D. DCHA is Entitled to a Judgment Based Upon its Complaint for Declaratory Judgment
Similarly, we reject appellant's final argument that DCHA is not entitled to a judgment where it has failed to state a cause of action in the Landlord and Tenant Branch of the Superior Court for a breach of the HAP contract. Specifically, appellant contends that DCHA sought to recover on a claim which is not cognizable in the Landlord and Tenant Branch of the Superior Court, and that, in essence, DCHA sought to bootstrap on their judgment, or be summarily awarded a monetary judgment, based on a potential breach of the HAP contract claim. The question of whether DCHA is permitted a judgment in this instance is a question of law, which we review de novo. See Technical Land, supra, 756 A.2d 439.
After the trial court granted DCHA the right to intervene, DCHA filed a Complaint for Declaratory Judgment on July 15, 2003, seeking to recover the portion of the rent it paid to the landlord on behalf of the appellant. Appellant argues that DCHA's claim for a declaratory judgment arising out of a landlord and tenant relationship is not cognizable in the landlord and tenant branch. This argument incorrectly characterizes claims which can be brought in the Landlord and Tenant Branch of the Superior Court. Summary proceedings for possession of real property, claims involving personal property in the premises, and claims for money judgments based on rent arrears, may be brought in the Landlord and Tenant Branch of the Superior Court pursuant to Super. Ct. L&T R. 1 & 3.

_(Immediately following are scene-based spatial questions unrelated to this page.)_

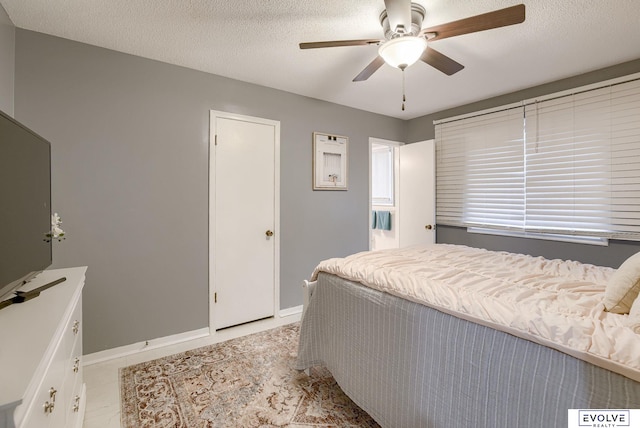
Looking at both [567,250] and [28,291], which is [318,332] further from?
[567,250]

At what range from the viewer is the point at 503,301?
3.99 feet

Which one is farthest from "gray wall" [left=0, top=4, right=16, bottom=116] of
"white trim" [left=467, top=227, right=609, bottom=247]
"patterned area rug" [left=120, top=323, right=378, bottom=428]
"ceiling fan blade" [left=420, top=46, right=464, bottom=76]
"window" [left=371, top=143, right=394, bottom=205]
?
"white trim" [left=467, top=227, right=609, bottom=247]

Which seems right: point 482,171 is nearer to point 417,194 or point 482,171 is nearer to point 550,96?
point 417,194

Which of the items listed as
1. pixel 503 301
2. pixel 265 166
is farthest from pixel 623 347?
pixel 265 166

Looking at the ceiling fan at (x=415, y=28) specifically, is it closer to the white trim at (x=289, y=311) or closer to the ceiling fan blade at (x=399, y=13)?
the ceiling fan blade at (x=399, y=13)

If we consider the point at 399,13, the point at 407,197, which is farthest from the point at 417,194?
the point at 399,13

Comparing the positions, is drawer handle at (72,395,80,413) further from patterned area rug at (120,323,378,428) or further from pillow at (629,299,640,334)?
pillow at (629,299,640,334)

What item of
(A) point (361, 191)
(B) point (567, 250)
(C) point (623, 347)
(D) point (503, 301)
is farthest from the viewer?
(A) point (361, 191)

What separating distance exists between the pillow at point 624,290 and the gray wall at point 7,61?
3381 millimetres

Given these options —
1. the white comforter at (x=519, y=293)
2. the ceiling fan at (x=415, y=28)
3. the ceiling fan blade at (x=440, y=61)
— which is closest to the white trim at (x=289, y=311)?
the white comforter at (x=519, y=293)

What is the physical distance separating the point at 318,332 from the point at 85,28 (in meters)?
2.67

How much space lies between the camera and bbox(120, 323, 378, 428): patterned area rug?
1659 millimetres

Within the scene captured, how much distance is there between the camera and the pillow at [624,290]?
1143 millimetres

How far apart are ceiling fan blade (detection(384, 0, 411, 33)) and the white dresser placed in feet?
6.29
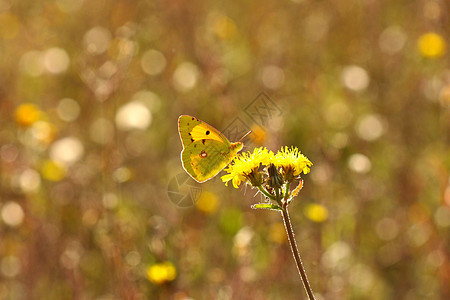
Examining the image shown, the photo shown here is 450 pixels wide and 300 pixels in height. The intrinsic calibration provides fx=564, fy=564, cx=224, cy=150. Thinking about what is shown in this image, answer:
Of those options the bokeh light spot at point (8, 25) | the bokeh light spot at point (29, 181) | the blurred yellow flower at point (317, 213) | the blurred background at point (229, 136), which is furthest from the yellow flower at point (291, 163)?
the bokeh light spot at point (8, 25)

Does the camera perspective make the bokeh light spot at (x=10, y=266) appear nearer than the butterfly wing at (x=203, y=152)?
No

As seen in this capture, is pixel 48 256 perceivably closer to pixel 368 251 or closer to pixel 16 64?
pixel 368 251

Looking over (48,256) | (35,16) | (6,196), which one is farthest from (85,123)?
(35,16)

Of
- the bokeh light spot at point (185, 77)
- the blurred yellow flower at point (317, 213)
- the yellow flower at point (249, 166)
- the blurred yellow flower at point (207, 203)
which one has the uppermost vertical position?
the bokeh light spot at point (185, 77)

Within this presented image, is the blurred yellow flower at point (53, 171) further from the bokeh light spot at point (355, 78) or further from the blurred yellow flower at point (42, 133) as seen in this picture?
the bokeh light spot at point (355, 78)

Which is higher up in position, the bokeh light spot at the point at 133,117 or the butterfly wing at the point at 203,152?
the bokeh light spot at the point at 133,117

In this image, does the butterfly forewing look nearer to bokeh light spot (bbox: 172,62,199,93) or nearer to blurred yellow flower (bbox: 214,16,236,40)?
bokeh light spot (bbox: 172,62,199,93)

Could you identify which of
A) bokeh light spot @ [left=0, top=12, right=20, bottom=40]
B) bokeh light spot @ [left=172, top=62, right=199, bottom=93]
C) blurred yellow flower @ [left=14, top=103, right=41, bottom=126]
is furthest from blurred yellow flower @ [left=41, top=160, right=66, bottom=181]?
bokeh light spot @ [left=0, top=12, right=20, bottom=40]
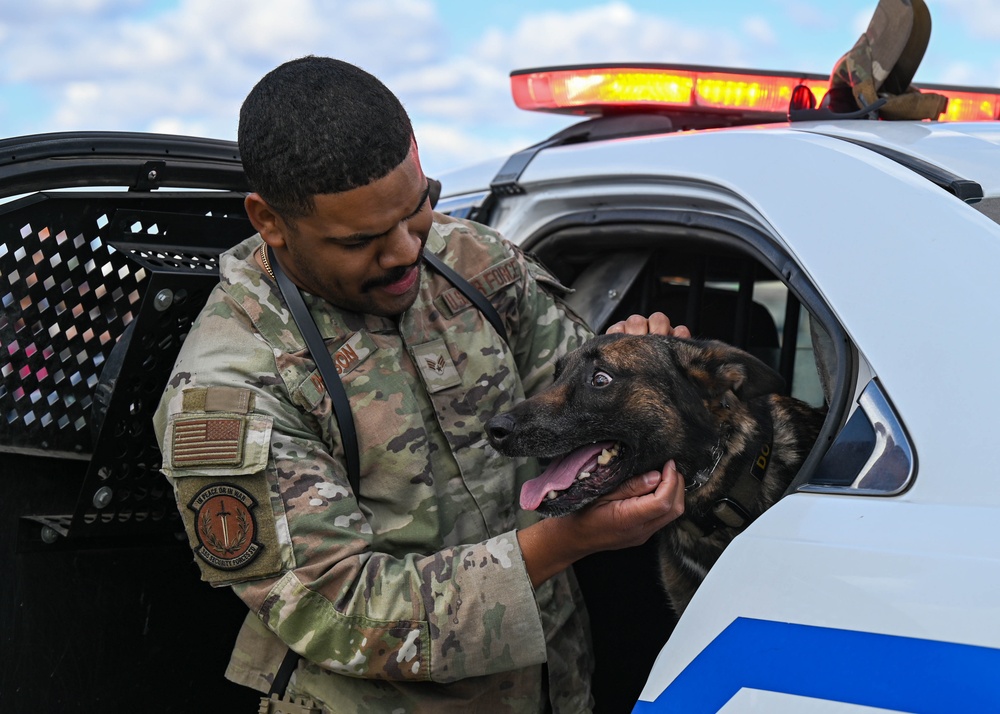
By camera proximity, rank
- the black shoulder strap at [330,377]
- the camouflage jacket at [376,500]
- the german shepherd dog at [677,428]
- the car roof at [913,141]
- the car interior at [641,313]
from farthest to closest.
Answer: the car interior at [641,313] < the german shepherd dog at [677,428] < the black shoulder strap at [330,377] < the camouflage jacket at [376,500] < the car roof at [913,141]

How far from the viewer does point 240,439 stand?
1710 mm

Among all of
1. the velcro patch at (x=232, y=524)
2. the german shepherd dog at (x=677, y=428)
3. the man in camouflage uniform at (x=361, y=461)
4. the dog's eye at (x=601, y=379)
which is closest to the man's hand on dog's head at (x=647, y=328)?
the german shepherd dog at (x=677, y=428)

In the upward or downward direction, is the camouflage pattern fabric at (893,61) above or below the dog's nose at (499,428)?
above

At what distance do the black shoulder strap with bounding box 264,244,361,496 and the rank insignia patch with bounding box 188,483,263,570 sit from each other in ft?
0.74

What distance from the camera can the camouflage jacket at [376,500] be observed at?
1.71 m

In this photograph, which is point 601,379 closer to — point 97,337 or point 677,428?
point 677,428

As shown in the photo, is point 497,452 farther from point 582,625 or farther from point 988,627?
point 988,627

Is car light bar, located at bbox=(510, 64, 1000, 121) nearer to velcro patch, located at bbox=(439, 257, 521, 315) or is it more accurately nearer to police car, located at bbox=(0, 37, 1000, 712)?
police car, located at bbox=(0, 37, 1000, 712)

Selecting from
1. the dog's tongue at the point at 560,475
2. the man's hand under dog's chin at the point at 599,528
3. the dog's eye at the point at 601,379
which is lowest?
the man's hand under dog's chin at the point at 599,528

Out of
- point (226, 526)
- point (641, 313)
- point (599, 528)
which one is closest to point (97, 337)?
point (226, 526)

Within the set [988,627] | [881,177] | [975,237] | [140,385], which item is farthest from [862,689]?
[140,385]

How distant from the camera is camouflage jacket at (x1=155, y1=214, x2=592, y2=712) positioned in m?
1.71

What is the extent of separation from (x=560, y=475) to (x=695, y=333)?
3.45ft

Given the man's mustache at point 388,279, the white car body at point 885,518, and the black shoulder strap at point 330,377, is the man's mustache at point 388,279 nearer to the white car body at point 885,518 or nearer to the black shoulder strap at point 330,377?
the black shoulder strap at point 330,377
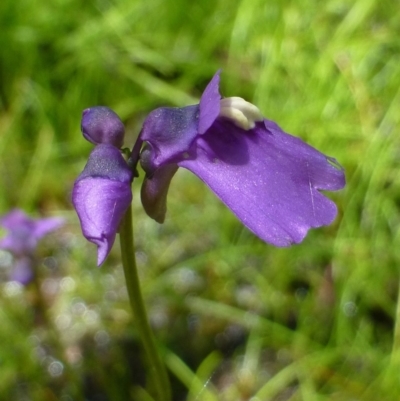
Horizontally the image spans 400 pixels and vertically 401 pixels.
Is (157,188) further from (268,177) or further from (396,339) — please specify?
(396,339)

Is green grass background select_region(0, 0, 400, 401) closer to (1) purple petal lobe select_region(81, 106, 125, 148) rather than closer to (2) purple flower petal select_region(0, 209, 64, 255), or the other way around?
(2) purple flower petal select_region(0, 209, 64, 255)

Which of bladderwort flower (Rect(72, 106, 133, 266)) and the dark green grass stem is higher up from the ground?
bladderwort flower (Rect(72, 106, 133, 266))

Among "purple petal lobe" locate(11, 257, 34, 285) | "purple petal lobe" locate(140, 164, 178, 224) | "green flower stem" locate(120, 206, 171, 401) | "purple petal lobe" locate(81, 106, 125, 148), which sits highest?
"purple petal lobe" locate(81, 106, 125, 148)

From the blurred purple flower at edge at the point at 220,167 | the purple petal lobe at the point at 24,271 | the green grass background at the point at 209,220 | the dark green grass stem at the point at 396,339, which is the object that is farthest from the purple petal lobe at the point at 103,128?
the dark green grass stem at the point at 396,339

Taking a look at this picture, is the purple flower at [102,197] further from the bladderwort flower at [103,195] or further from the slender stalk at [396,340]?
the slender stalk at [396,340]

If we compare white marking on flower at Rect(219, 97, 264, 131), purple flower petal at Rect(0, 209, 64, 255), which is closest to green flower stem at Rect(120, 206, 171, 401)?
white marking on flower at Rect(219, 97, 264, 131)

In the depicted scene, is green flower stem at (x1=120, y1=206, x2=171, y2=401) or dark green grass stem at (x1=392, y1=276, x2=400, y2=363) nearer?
green flower stem at (x1=120, y1=206, x2=171, y2=401)

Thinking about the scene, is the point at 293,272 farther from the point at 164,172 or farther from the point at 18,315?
the point at 164,172

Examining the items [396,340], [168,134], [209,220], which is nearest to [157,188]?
[168,134]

Further, Super. Ct. L&T R. 2 makes applicable in the Landlord and Tenant Branch certain Superior Court Rules of Civil Procedure, except where those rules would be inconsistent with the provisions of the Landlord and Tenant Rules. Super. Ct. Civ. R. 57, which governs declaratory judgments, is included among the rules made applicable to, and enumerated in, Super. Ct. L&T R. 2. We do not agree with appellant that DCHA's claim for declaratory judgment is barred in the Landlord and Tenant Branch of the Superior Court. Thus, DCHA properly preserved and pursued its claim to the portion of the rent monies it paid pursuant to the Section 8 Program.
Accordingly, the trial court properly limited Ms. Anderson's rent abatement to $234, the total amount of rent she paid. Ms. Anderson was not entitled to receive the portion of the abatement representing DCHA's rental payments on her behalf pursuant to the Section 8 Program. For the aforementioned reasons, the decision of the trial court is hereby Affirmed.